What you should do:
Write out the lines from the one containing "this 800×600 image." through the last line, inclusive, with "defective" replaced by "faulty" and nothing else changed.

Task data:
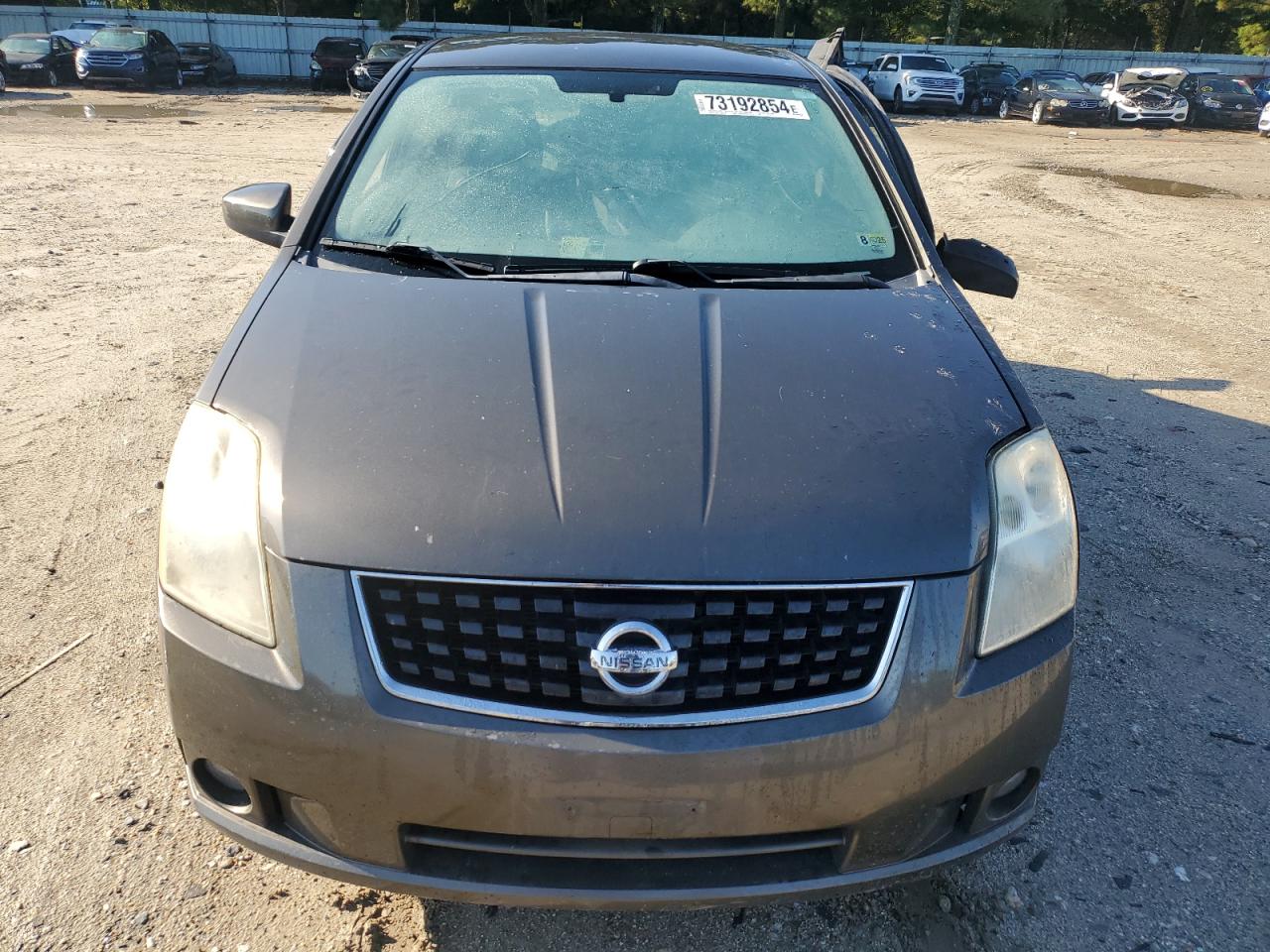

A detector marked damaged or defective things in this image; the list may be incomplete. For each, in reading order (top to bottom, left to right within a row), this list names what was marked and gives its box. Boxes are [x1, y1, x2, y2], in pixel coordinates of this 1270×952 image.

damaged vehicle [154, 31, 1080, 908]
damaged vehicle [1103, 68, 1191, 126]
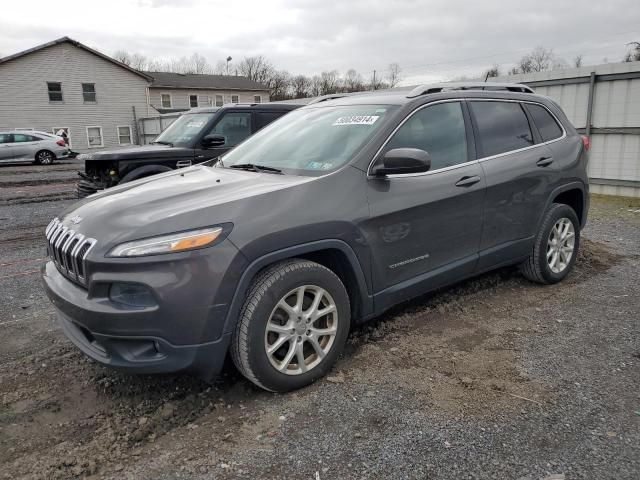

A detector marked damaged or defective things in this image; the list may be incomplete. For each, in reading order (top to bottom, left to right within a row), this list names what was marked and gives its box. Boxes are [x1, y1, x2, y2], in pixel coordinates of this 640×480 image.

damaged black suv [77, 103, 300, 197]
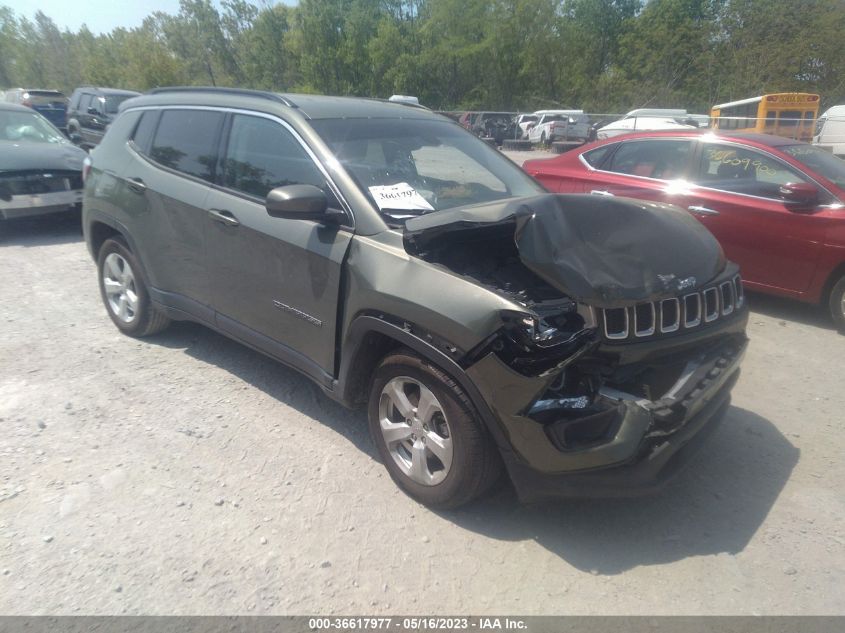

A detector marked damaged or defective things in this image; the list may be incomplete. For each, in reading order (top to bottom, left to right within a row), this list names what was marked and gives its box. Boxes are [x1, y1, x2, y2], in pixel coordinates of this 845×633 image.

damaged jeep compass [82, 86, 748, 506]
crushed hood [402, 195, 724, 308]
deployed airbag [402, 195, 724, 308]
crumpled front bumper [464, 324, 748, 502]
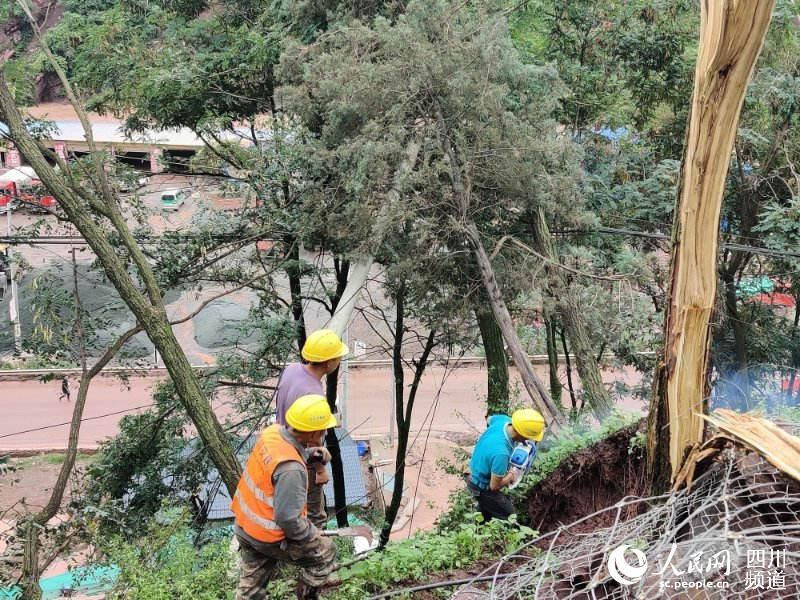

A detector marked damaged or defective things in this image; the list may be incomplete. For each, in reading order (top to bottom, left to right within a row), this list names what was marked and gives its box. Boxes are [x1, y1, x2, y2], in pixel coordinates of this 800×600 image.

splintered wood [704, 408, 800, 482]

Solution to this problem:
A detector marked damaged or faulty things in this image; the list may be incomplete. For each, in reading order (top to bottom, left to right within a row), this list names what was marked and gives its box. Boxes are [x1, y1, x2, y2], in pixel coordinates of this 800×600 image.

splintered wood [704, 408, 800, 482]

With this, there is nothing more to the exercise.